Hal yang perlu diketahui ketika agama menjadi bagian dari setiap individu dalam memahami persoalan sosial, kehidupan, dan spritualitas untuk diketahui bagaimana kehidupan di komunitas menjadi tempat untuk bisa bertumbuh.
Seringkali,
dalam setiap komunitas pertumbuhan iman sering disalah artikan dalam setiap
pekerjaan, keinginan, dan lainnya untuk meperoleh kehidupan nyata saat ini.

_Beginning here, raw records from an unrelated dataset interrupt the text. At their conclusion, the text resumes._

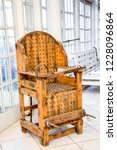 old wooden chair with spikes... | Shutterstock . vector #1228096864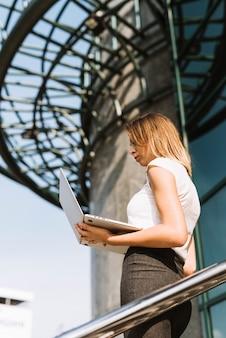 Niedrige winkelsicht einer blonden jungen geschäftsfrau, die laptop betrachtet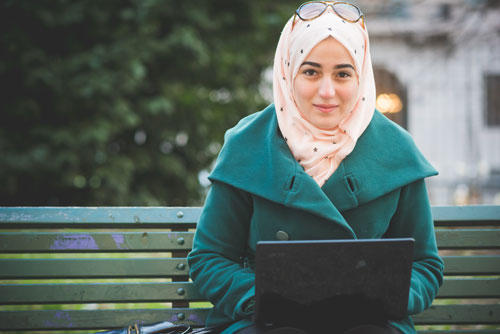 photo of woman in coat with laptop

Ketika kekerasan menjadi aspek dari memahami masalah hidup manusia diluar non
Katolik.
Disini,
katolik banyak dianut bagi mereka yang hidup dalam ketaatan agama lainnya
seperti Konghucu, Loya, Islam, Hindu, dan Budha itu adalah salah satu pemahaman
tentang keagamaan. Seringkali kemiskinan terjadi di Indonesia, atau diwilayah
mana pun tempat orang Tionghoa berasal terutama diperkotaan.
Untuk
menjadi seorang Katolik memang sulit apalagi menjadi seorang Pastor dan Uskup.
Hal yang perlu diketahui adalah ketika proses keagamaan terjadi hanya untuk
melihat karakteristik dan keseharian hidup orang Katolik yang tidak
mengingingkan kekerasan terjadi, Gedung Bos Pasifikus tentu dengan latar
belakang agama orangtua berbeda, Pesta
Perak Pr. Mayong OFM. CAP.
Dalam suatu
komunitas keributan seperti itu terjadi pada orang yang baru mengenal Tuhan
Yesus, bahkan dalam hal ini belajar Kitab Suci atau membaca kitabsuci itu
adalah hal yang sulit bahkan lelah itu pengalaman iman seorang Pastor misalnya
dalam khotbahnya.
Ketika hal
ini, keinginan dan kemiskinan terjadi bukan dikarenakan hidup mengereja dengan
persoalan masa lalu dalam rumah tangga seperti orangtua, keinginan, dan
ketaatan. Hal ini seringkali terjadi dengan adanya masalah penggilan hidup mengereja,
dan membiara.
Pengalaman
hidup manusia dalam hal ini tidak dapat disangka dengan adanya masalah ekonomi,
politik, sosial, dan budaya. Karena di Indonesia, hal ini terjadi adanya
masalah konflik yang terjadi dikarenakan keinginan, dan budaya yang memang
berani untuk di ketahui ketika Tionghoa di Indonesia menguasai ekonomi.
Tetapi, hal
ini terjadi dengan adanya budaya dalam agama sebelum adanya Katolik masuk dalam
rumah tangga yang memiliki agama berbeda. Dengan demikian, kekerasan terjadi
dikarenakan keinginan merugikan lainnya, kekerasan terjadi karena hidup miskin,
dan lainnya. Di Pontianak, politik ekonomi terjadi pada tahun 1999 – Reformasi.
Pembenahan
agama, dan ekonomi di Indonesia terjadi besar – besaran hal termasuk di gereja
Katolik, dengan begitu ekonomi terjadi dengan adanya keinginan dalam pemenuhan
hak ekonomi, dan politik terjadi pada masa kaum perempuan bekerja dan berusaha.
Fakta terjadi
dengan adanya masalah hidup di Indonesia, maka kekeringan pertanian terjadi,
ekonomi pangan terjadi perubahan tidak menentu sehingga ekonomi rumah tangga
tergangu dengan adanya kehidupan tidak layak, dan kesehatan terjadi dengan
adanya kebutuhan dan moralitas rendah terjadi.
Masalah –
masalah itu muncul ketika berbagai hal terkait dengan kehidupan realitas
terjadi dalam hal ini pembangunan gereja terjadi di Indonesia, sedangkan tara
wilayah layak huni, serta ekonomi rumah tangga menurun, dan terjadi
pengganguran dan kemiskinan kaum muda di
Keuskupan Agug Pontianak.
Hal ini,
terlihat ketika masalah – masalah hidup terjadi dengan adanya pesan moral, dan
budaya yang berasal dari pembelajaran iman katolik, dalam bidang ekonomi maka
kerendahan hati dan kesopanan untuk di junjung dalam kehidupan masyarakat
pribumi dan Tionghoa Indonesia, terutama Kaum Muda Katolik.